Some Discussion Questions on this Section:
- We return to the question of the “powers” and idolatry: where do you see the “powers” actively tempting us to idolatry today? What would it mean for us to emphasize the problem of “idolatry” to the same degree as the Hebrew Scriptures, and as Paul does here?
- 1 Cor. 10:13 is a famous text: “No testing has overtaken you that is not common to everyone. God is faithful, and he will not let you be tested beyond your strength, but with the testing he will also provide the way out so that you may be able to endure it.” How have you experienced “testing?”

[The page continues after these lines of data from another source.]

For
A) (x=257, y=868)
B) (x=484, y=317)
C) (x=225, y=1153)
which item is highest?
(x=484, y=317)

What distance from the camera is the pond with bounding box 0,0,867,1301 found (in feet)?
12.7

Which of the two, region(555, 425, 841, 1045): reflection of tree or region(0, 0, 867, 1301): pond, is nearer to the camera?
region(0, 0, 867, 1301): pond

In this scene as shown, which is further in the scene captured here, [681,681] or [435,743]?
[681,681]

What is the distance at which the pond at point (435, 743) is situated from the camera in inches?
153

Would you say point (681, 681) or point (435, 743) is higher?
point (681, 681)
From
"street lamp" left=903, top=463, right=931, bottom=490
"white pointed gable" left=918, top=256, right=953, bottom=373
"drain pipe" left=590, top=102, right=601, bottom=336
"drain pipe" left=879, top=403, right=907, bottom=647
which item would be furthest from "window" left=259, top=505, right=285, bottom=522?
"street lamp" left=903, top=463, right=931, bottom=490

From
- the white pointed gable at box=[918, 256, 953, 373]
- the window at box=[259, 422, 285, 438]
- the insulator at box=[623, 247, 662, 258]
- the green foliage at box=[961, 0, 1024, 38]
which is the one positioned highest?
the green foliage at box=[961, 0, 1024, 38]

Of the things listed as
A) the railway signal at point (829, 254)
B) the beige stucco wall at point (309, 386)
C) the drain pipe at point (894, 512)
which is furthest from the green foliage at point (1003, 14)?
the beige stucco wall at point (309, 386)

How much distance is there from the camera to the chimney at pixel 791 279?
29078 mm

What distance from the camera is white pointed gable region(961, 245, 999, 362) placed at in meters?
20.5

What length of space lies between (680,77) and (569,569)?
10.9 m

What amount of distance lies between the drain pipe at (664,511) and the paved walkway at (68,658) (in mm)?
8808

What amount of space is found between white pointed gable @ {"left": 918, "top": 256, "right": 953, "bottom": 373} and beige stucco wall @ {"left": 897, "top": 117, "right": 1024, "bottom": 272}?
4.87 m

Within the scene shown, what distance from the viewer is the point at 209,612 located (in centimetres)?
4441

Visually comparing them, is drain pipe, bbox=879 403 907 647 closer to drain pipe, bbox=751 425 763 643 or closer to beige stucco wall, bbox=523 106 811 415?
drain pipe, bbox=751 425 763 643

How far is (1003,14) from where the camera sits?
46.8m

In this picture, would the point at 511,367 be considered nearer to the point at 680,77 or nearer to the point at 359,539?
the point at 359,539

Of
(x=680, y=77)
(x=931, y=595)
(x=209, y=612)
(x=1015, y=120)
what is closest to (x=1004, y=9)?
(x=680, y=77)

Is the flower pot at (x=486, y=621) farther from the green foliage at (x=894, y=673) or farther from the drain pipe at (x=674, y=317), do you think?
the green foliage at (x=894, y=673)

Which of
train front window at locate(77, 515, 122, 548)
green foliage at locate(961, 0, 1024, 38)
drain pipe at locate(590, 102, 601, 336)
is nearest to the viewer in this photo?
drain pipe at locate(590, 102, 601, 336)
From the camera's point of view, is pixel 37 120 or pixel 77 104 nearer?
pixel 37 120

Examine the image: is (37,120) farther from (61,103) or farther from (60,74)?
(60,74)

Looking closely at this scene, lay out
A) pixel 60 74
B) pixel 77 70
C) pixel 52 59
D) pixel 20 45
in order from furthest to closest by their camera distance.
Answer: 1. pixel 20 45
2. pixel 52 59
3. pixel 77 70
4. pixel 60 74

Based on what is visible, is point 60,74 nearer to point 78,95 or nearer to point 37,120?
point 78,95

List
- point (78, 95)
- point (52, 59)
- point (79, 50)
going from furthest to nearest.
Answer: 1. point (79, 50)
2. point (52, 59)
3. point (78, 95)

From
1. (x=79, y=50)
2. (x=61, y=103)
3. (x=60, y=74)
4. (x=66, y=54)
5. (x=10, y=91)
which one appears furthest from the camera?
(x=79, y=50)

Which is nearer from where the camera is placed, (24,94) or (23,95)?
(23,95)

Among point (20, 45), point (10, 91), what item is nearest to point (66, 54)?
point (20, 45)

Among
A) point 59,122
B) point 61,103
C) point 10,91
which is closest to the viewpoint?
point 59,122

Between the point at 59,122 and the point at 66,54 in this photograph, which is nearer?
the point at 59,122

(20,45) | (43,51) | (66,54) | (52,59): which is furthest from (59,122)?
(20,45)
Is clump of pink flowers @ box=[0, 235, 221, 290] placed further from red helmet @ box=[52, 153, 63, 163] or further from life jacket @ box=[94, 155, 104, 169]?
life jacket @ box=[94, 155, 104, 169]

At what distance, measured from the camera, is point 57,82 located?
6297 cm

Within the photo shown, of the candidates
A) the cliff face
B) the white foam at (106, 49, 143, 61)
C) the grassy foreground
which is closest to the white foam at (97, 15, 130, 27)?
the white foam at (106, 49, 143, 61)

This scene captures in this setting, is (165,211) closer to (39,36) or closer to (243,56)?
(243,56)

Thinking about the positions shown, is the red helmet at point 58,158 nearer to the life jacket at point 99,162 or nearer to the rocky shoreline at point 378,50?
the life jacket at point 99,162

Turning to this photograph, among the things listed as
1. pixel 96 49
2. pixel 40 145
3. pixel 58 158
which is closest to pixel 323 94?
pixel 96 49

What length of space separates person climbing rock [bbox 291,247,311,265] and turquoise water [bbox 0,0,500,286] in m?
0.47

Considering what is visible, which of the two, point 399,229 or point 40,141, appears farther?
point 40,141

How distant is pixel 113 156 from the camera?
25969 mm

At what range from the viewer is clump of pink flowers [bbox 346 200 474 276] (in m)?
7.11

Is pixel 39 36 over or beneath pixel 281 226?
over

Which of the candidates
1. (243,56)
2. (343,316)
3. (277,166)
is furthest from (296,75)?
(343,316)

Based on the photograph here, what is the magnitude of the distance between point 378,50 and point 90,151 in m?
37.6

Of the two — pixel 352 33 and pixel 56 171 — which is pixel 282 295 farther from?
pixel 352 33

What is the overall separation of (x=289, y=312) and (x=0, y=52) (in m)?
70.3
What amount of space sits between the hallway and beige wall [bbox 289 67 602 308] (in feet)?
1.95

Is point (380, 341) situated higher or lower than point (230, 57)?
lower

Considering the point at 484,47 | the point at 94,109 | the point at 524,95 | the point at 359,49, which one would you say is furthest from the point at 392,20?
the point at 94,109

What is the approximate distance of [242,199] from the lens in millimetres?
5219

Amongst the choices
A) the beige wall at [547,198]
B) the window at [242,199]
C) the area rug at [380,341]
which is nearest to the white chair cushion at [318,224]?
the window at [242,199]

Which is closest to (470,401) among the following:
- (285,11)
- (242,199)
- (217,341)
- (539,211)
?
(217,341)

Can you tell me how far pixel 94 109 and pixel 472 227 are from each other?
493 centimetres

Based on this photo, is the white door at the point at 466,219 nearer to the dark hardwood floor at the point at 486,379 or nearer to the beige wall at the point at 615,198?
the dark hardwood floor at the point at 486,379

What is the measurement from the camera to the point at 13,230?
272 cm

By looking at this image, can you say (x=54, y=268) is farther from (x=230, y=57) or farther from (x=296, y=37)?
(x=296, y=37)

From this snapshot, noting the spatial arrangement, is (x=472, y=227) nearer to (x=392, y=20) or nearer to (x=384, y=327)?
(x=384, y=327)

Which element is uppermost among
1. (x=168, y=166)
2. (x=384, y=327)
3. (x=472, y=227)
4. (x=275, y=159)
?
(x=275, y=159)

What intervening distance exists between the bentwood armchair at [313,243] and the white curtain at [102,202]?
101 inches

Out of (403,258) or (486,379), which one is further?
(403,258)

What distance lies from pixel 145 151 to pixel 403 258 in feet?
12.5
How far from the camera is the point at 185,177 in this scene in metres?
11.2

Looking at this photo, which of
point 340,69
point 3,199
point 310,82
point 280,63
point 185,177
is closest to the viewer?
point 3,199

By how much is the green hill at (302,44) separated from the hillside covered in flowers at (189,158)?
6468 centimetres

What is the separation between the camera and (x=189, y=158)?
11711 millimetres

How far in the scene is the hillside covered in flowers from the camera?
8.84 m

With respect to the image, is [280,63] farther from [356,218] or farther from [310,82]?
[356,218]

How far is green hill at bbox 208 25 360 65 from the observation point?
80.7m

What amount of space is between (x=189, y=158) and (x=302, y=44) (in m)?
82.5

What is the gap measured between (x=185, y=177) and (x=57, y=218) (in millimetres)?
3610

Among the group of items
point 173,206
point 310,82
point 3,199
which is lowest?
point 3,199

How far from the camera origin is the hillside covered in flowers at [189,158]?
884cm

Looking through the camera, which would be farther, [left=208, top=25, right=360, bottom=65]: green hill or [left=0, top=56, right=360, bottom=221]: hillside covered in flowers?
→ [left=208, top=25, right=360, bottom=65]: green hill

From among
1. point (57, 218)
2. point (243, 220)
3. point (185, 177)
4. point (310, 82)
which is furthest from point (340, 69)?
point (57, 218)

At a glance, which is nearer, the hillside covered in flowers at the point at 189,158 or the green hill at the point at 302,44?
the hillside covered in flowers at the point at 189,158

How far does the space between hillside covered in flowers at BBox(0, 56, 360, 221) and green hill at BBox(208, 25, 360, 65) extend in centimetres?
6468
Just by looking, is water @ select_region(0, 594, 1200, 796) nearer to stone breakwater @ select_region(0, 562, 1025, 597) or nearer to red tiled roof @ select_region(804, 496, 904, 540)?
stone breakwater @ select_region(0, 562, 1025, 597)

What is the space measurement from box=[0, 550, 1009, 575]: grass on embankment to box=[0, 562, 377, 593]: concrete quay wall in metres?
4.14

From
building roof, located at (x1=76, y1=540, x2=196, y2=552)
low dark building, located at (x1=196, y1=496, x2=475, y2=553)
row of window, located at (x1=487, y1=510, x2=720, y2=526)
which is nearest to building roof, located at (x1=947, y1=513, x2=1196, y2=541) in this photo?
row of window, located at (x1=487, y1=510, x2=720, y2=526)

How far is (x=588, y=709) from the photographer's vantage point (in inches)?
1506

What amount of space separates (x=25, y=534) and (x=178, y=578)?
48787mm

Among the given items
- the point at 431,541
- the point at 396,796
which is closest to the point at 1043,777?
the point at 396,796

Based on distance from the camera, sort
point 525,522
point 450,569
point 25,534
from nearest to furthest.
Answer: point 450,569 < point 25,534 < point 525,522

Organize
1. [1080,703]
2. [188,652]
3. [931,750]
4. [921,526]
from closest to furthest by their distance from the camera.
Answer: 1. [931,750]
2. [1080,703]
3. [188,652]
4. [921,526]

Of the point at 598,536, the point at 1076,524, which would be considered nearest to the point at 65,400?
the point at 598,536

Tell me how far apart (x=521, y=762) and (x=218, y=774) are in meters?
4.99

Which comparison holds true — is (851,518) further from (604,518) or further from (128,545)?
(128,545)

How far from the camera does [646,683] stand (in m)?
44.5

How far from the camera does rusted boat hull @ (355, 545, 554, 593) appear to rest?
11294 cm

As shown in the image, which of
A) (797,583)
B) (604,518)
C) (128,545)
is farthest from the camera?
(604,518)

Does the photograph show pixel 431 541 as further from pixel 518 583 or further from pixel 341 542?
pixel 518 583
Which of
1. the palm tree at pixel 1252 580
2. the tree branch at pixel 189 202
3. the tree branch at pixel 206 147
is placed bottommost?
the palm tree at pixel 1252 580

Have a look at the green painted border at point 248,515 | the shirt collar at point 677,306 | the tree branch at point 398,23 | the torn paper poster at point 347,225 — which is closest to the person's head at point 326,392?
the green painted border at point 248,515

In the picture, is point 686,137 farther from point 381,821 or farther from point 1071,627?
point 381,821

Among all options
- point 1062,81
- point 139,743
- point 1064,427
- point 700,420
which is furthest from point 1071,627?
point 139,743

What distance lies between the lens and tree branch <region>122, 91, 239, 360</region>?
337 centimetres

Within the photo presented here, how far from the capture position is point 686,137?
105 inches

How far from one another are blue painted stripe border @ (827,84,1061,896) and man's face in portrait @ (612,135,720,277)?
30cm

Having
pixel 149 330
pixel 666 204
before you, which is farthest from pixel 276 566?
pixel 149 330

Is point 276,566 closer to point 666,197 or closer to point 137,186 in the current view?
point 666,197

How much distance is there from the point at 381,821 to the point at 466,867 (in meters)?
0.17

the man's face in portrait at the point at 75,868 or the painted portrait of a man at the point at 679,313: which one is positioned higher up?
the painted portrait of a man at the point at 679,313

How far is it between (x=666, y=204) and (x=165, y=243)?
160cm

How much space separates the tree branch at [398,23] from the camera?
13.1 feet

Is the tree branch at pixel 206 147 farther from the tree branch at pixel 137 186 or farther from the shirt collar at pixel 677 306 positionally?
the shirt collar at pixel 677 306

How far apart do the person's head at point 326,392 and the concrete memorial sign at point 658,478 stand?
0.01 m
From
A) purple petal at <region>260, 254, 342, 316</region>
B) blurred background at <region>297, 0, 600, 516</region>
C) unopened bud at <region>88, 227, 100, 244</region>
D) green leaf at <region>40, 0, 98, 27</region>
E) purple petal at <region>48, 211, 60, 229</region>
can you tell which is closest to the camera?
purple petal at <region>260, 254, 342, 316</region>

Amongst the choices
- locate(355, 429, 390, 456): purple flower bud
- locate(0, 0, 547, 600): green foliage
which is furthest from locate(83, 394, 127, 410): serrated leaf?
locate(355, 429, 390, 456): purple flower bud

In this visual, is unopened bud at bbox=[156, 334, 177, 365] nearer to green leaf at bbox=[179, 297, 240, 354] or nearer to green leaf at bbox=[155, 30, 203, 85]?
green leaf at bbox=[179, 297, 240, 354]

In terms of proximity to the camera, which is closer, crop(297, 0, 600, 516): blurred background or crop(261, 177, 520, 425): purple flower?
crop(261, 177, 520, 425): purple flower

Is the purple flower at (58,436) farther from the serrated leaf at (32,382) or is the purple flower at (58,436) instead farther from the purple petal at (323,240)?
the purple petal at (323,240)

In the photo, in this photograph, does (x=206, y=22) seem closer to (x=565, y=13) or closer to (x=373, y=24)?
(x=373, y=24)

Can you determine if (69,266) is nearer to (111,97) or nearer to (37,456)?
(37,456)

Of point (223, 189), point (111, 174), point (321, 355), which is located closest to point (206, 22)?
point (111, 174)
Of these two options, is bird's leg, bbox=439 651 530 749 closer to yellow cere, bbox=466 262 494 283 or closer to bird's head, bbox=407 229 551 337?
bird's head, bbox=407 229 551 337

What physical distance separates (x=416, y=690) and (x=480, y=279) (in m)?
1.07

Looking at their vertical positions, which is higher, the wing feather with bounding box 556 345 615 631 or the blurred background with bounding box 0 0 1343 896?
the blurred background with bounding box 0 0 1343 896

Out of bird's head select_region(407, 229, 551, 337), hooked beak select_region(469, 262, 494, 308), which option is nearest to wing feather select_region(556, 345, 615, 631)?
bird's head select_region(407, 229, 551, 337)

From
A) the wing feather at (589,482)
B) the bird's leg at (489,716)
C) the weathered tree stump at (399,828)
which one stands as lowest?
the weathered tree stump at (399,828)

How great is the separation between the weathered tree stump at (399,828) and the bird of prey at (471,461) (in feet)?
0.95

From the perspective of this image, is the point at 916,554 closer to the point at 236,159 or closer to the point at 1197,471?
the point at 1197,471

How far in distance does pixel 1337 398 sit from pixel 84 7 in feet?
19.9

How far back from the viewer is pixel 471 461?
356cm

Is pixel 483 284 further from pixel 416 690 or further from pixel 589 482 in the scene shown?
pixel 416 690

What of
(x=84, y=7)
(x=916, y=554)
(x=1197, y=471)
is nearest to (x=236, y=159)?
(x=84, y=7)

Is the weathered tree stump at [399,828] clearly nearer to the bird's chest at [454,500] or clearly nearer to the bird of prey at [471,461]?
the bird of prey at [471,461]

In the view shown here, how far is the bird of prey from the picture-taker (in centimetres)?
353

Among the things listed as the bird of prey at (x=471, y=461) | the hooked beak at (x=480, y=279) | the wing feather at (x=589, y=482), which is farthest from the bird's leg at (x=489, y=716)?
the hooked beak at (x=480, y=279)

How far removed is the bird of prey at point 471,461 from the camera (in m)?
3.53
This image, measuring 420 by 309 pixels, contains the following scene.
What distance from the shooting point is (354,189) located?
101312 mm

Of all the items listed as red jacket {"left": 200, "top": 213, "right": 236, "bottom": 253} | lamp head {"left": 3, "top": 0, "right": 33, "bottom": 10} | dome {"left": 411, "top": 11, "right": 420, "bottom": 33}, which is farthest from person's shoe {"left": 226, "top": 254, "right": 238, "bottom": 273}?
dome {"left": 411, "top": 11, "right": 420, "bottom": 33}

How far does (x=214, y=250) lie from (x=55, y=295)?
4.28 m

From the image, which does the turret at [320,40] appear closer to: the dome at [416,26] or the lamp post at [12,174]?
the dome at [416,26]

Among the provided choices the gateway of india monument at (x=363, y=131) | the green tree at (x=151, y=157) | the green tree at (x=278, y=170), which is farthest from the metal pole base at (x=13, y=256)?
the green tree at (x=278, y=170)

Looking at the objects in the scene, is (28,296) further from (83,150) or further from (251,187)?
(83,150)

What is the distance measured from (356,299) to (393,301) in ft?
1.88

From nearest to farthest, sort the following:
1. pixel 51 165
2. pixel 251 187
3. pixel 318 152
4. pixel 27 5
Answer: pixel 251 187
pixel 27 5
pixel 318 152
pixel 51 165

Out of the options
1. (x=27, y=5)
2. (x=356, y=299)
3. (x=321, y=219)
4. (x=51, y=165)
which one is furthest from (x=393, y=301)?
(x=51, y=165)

- 1 Cor. 10:31 is also famous text, often seen on posters and the like: “whether you eat or drink, or whatever you do, do everything for the glory of God.” What does it mean for you to “do everything for the glory of God?”
- How do you see the concepts of “conscience” (synderesis) and “freedom” (eleutheria) in Christian ethics?
- In his famous treatise “The Freedom of a Christian,” Martin Luther said “A Christian is a perfectly free lord of all, subject to none. A Christian is a perfectly dutiful servant of all, subject to all.” How does this statement of Luther’s sit with you?
Notes
/1/ An important point of clarification here: “Israel” means the ethnic-cultural-religious-political community that can be identified as heirs of God’s covenants in the Hebrew Scriptures with Moses, Abraham, and David. From the time of the early church through today, this means the disapora of Rabbinic Judaism in all of its forms. It does not mean the modern nation-state of Israel. Whatever other views one might hold about the modern nation-state of Israel, the “Left Behind” type of Zionist theology that identifies the modern nation-state of Israel with Biblical “prophecy” is bad Biblical exegesis and bad theology.
/2/ From a historical-critical perspective, these strong statements about idolatry and the oneness of God likely were drawn out and emphasized within the canonical texts of the Hebrew Scriptures as they took their final shape during the Babylonian Exile. Worship among the early Hebrews might always have been more syncretistic than the commandments suggest. In various places even in the canonical texts, God (YHWY) does not always seem to be depicted as the only “god.”
/3/ We should not, however, imagine that pious Jews viewed the Torah without any flexibility at all. The Rabbis engaged in extensive debates that provided glosses on the Torah and made distinctions based on specific cases. These debates formed the mishnah, or oral law, which was later redacted and incorporated into the Talmud.